Begin with learning Android or iOS? - infogaufire

I am web programmer(LAMP stack) &#38; 3x entrepreneur and planning to take a break from work to learn mobile dev.<p>Which mobile dev. shall I learn for next 3-4 months? Android or iOS? My end goal is build some mobile-first products in future.<p>Although, I will be hiring experienced folks to build these products but I prefer building working prototypes before taking up any business idea full time.<p>If possible, also suggest some good resource to learn whatever framework/OS you suggest.
======
tagabek
I would start with iOS. With each of these paths, you will be ready to build
your first project.

 _Books_

[http://www.amazon.com/Objective-C-Programming-Ranch-Guide-
Gu...](http://www.amazon.com/Objective-C-Programming-Ranch-Guide-
Guides/dp/0321706285/ref=sr_1_3?ie=UTF8&qid=1370308515&sr=8-3&keywords=big+nerd+ranch)

[http://www.amazon.com/iOS-Programming-Ranch-Edition-
Guides/d...](http://www.amazon.com/iOS-Programming-Ranch-Edition-
Guides/dp/0321821521/ref=sr_1_1?ie=UTF8&qid=1370308515&sr=8-1&keywords=big+nerd+ranch)

 _Videos_

<http://www.codeschool.com/paths/ios>

<http://teamtreehouse.com/library/ios-development>

------
dragos2
This is really a hard call. On one hand Java is easier to learn than Obj-C in
my opinion, on the other hand XCode provides a better workflow than Eclipse,
IntelliJ or the newly released Android Studio.

Some people suggested going with a multi-platform framework. I'm against that
because you will not really learn how Android or iOS apps really work.

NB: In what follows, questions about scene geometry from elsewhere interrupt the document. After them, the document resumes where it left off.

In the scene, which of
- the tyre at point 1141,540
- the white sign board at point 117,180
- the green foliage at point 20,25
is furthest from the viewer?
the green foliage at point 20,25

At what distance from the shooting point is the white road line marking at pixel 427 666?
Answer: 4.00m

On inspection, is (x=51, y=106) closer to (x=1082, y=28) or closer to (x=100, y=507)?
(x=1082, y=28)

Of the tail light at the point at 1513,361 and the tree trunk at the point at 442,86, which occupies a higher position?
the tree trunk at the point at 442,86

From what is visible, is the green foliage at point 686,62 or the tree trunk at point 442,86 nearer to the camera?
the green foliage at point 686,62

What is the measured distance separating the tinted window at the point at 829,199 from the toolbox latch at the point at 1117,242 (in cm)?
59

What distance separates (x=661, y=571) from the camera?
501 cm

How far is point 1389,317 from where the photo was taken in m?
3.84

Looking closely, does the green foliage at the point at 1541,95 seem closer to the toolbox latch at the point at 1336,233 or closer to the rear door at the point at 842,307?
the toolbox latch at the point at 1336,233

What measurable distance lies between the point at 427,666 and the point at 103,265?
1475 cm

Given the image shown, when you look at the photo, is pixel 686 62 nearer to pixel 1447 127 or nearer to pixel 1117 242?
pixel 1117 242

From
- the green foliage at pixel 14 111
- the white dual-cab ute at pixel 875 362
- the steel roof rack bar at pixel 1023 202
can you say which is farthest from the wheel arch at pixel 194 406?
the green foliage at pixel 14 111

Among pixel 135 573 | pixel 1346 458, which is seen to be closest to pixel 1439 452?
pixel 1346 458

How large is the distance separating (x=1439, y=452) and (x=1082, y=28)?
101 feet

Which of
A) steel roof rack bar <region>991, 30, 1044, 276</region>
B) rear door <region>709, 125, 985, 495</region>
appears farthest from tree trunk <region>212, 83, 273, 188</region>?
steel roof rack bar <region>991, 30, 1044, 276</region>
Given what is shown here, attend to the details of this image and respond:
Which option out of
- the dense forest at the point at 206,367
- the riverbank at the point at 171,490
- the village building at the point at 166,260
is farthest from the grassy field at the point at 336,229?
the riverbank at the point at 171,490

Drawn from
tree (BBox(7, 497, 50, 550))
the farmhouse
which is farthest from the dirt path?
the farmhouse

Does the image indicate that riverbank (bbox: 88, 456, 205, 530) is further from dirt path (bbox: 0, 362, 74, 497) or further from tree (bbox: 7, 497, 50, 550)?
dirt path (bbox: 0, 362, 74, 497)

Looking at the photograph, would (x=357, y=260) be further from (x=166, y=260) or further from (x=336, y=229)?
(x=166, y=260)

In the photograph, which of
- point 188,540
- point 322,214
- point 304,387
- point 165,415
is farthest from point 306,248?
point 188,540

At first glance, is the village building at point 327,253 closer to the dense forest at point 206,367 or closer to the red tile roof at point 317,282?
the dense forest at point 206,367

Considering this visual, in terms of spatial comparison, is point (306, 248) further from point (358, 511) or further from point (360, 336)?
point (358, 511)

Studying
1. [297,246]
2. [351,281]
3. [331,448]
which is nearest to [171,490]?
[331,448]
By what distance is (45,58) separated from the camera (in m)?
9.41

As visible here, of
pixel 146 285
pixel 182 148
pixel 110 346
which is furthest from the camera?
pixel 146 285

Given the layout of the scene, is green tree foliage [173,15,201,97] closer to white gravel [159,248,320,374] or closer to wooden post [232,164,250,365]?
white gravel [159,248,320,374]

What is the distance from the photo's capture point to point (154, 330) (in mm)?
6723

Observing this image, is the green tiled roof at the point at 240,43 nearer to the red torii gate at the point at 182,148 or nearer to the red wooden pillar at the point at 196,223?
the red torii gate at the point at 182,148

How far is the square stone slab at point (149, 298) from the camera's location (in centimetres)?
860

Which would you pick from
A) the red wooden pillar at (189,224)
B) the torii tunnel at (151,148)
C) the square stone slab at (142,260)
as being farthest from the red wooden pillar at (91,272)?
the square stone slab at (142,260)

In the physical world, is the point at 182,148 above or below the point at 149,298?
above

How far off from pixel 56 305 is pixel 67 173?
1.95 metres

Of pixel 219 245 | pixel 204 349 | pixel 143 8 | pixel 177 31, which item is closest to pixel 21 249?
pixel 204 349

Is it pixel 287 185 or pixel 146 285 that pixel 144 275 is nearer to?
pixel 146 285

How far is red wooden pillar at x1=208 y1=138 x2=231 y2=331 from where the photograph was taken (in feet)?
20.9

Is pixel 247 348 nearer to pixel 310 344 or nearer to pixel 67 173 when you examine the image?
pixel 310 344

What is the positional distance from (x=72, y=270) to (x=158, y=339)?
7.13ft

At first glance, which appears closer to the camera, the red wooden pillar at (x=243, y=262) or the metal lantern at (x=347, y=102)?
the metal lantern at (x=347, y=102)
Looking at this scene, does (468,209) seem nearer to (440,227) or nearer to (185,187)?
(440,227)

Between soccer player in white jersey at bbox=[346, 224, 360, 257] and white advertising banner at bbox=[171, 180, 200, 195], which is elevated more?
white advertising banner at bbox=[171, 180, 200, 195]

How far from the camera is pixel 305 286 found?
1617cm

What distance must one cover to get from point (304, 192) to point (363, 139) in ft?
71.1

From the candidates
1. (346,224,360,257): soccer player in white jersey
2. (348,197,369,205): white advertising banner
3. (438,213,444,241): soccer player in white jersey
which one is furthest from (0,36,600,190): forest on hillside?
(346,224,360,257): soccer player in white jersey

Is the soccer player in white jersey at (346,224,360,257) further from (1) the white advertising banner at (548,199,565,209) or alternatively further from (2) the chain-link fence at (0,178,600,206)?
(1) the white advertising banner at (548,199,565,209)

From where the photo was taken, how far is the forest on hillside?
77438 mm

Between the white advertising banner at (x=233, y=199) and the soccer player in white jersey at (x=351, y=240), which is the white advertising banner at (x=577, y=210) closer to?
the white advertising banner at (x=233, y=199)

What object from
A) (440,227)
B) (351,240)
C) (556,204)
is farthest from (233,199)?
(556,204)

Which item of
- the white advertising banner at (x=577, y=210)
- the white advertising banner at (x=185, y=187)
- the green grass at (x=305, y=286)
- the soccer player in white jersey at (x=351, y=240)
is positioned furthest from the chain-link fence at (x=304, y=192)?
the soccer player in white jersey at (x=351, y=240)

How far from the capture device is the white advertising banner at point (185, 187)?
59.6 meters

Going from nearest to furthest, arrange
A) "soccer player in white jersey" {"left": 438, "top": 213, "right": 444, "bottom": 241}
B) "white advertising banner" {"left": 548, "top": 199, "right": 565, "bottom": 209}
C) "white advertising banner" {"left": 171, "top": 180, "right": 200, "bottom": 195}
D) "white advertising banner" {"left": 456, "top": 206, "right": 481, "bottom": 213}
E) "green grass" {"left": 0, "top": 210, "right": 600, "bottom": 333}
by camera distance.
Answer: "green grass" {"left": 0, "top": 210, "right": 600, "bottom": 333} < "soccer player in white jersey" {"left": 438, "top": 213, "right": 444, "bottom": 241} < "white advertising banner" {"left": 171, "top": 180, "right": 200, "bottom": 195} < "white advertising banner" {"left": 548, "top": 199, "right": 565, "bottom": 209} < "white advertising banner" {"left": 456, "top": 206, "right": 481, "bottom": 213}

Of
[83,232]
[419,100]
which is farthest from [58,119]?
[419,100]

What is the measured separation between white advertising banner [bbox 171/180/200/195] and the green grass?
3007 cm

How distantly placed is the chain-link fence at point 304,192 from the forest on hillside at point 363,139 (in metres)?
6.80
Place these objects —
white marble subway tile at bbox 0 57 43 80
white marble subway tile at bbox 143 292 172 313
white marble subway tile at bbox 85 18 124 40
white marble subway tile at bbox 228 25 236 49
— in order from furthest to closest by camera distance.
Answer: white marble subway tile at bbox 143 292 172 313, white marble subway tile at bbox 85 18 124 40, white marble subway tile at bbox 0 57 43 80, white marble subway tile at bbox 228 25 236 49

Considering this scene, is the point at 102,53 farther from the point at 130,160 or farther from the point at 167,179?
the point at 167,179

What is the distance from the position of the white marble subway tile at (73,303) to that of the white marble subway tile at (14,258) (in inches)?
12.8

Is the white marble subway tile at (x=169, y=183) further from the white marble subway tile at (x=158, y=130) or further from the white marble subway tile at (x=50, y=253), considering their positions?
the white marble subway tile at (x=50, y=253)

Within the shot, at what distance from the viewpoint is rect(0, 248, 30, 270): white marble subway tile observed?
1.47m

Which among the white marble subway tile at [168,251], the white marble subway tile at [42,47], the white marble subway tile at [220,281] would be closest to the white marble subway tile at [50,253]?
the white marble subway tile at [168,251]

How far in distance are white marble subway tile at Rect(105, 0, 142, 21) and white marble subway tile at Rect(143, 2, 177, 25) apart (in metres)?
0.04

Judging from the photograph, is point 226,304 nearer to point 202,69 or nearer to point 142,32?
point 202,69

For me, a multi-platform framework is really good when you have limited
resources and want to quickly build an app for more platforms. For learning
purposes, I recommend going native.

------
NicoJuicy
Android has a more iterative state of mind. I would do that. Also, It is
becoming much more popular, has more users, ... And seems to be winning the
fight for mobile phones.

Once you get the product right, you could convert it to iOS. But it takes
longer for having an iterative development process there... (long approval
time = long waiting for feedback, ...)

------
dragonbonheur
Go multi-platform with either Cordova(free), Monkey (cheap,
<http://www.monkeycoder.co.nz/> ) or Gamemaker (more expensive for mobile).
You'll have your prototypes ready in days instead of weeks for the last two
and maybe even without hiring anyone.

------
coryl
I learned iOS/Objective-C as my first programming language. I've tinkered
around with Android but haven't shipped much. I would recommend iOS. You get
the interface builder/storyboards which should help you prototype.

------
dunamis1
Android would be a good place to start if you intend going global with your
apps but if you focus is the States then you gotta start with iOS (although
you would still need to get into Android soon)

------
scheff
Suggest Appcelerator or Phonegap due to your web skills and the speed with
which you can pump out an app. I had a full working app in 3 months that ran
on both Android and iPhone. One code base.